Вещи не ошиблись. Они прожили долго и в ладу с нашей семьей, и остались в памяти образом новизны и надежды. Конечно, добрый опыт бытования – плод счастливого стечения обстоятельств.
Как-то дома у Б. А. Смирнова, автора «того самого» графина «Крепыш», классика формообразования во всех областях нашего прикладного искусства, я увидел не распакованный бритвенный прибор, купленный в Швеции. Предмет массового, промышленного производства. Старик повесил его – среди очень даже не плохих картин – как образец высокого дизайна. Настолько высокого, что рука у него не поднялась раскрыть упаковку и использовать бритву по назначению. Так он говорил во всяком случае. А все-таки выставлял он, как я думаю, не дизайн. Повесил на стену, чтобы каждый день иметь перед глазами некий опыт своей жизни. Понимание формы и функции, которое легло в основу подобного дизайна бытовых вещей, ему, человеку авангардного мышления, открылось еще в двадцатые годы. Да тоталитарное время отбило это мышление, как отбивало почки в камерах на допросах. А потом, когда стало «можно», уже производство настолько отставало, что было не до шику. (То есть до нормального уровня западного дизайнерского мышления.) Так что не образец дизайна Смирнов держал перед глазами, а образ неосуществленного. (При том, что сделать в нашем искусстве предметного мира удалось ему, пожалуй, больше, чем кому-нибудь из его поколения.) Я и сам испытал нечто подобное. Впервые попав в США и в музей Modern Art, я, взрослый человек, чуть не заплакал, увидев на гигантской стене, среди полотен и арт-объектов, настоящий вертолет, пришпиленный на плоскости, как стрекоза на планшете собирателя насекомых. «Боже, – подумал я, – никогда не смогу так – среди картин – повесить подобный объект, не дадут, хоть тресни». Такой вот картинкой это и осталось в памяти: дизайн неосуществимого.

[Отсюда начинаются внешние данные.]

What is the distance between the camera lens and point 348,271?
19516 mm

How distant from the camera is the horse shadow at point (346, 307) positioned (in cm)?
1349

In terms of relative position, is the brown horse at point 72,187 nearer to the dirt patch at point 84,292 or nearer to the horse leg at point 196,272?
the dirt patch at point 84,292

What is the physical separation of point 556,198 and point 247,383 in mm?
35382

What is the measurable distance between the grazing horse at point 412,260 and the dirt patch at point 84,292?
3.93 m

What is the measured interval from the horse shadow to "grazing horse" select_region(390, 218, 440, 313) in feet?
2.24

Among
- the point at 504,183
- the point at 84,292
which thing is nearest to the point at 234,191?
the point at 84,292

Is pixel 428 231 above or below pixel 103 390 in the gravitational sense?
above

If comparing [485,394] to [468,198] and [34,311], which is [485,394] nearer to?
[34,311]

Может, потому мне так дороги считанные предметы из нашего дома времен моего детства: новые, не знавшие чужих рук, они были созданы для нас, и слов «неосуществленный» и «неосуществимый» еще не было в моем словаре.
Любимец советских богов
Странные фигуры рождало позднее советское искусство, по-своему яркие, но слишком уж привязанные к тому, что на канцелярите называется повесткой дня. Эта привязка сыграла с ними дурную шутку. Всесоюзно известные в свое время, признанные, благополучные, они излишне доверчиво или дисциплинированно-послушно отнеслись к этой государственной повестке дня, от которой зависела их тогдашняя избранность. Эта повестка своей исчерпанностью и потянула их вслед за собой – в архив, в запасник. Исторически как человеку, занимающемуся историей искусства, это кажется мне справедливым. По-человечески – как младшему современнику – обидным. Вспоминается яркое, недюжинное, индивидуальное – все то, что противостояло типологическому. Было ли и в искусстве, пусть огосударствленном, что-то личное, сопротивляющееся общей незавидной судьбе тоталитарной культуры, то есть цепляющееся за «свое», не укладывающееся в пресловутую повестку, а то и интуитивно сопротивляющееся ей? Может, какие-то житейские, биографические наблюдения помогут ответить?